[Spatial relation data]
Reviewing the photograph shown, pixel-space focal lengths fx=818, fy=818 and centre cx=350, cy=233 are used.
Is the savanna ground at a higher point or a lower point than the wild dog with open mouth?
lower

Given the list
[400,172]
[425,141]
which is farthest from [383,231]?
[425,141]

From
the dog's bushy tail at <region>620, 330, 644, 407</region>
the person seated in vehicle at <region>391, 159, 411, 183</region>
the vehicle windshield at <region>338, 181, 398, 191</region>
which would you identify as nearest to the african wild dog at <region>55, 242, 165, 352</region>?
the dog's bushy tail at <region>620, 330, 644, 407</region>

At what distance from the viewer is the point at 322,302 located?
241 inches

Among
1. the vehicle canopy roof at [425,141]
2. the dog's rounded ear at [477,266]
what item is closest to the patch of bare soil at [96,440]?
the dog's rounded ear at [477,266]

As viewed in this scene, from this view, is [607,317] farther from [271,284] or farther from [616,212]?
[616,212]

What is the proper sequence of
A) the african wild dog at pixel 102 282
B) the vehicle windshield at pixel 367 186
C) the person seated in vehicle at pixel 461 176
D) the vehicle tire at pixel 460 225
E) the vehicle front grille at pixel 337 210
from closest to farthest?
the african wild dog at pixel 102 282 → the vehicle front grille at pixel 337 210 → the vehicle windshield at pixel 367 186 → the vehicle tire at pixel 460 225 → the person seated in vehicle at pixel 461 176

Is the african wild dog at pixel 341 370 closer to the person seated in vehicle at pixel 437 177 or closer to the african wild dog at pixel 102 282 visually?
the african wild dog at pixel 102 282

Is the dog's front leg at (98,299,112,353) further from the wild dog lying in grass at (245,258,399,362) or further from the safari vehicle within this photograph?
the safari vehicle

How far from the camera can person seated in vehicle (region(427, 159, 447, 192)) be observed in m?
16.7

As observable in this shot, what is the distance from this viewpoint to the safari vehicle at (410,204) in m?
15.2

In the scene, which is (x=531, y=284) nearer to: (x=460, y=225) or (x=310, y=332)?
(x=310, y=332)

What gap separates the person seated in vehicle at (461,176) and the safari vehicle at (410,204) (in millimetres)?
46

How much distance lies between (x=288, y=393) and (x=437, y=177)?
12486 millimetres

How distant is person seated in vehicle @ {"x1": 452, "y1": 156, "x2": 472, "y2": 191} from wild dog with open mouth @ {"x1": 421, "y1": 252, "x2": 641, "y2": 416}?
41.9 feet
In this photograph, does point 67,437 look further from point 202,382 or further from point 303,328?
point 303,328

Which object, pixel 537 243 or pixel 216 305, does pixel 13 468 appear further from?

● **STATED PROBLEM**: Rewrite everything from the line containing "How far from" down to the end of the entries, both ends included, requests and all. Multiply every number in the answers (distances and coordinates) by 1.95, round each result to as many decimals as the original had, rounding halves up, and give only those lines.

● **FINAL ANSWER**:
How far from the camera can person seated in vehicle (region(427, 159, 447, 192)) be observed in m?
32.6

As observable in this shot, what is the distance from this viewpoint to the safari vehicle at (410,204) in m?
29.6

In the scene, which is (x=531, y=284) nearer to: (x=460, y=225) or (x=310, y=332)?
(x=605, y=647)

What gap separates the person seated in vehicle at (461,176) and the safari vehicle at (410,204) (in millimetres)?
90

How much distance lies between (x=288, y=393) and (x=437, y=177)?
24348 millimetres

How distant is person seated in vehicle @ {"x1": 452, "y1": 156, "x2": 472, "y2": 191} from wild dog with open mouth @ {"x1": 421, "y1": 252, "x2": 641, "y2": 416}?
81.7 feet
In this photograph, does point 67,437 look further from point 202,382 or further from point 303,328?
point 591,640

Which object, pixel 537 243 or pixel 216 305, does pixel 13 468 appear further from?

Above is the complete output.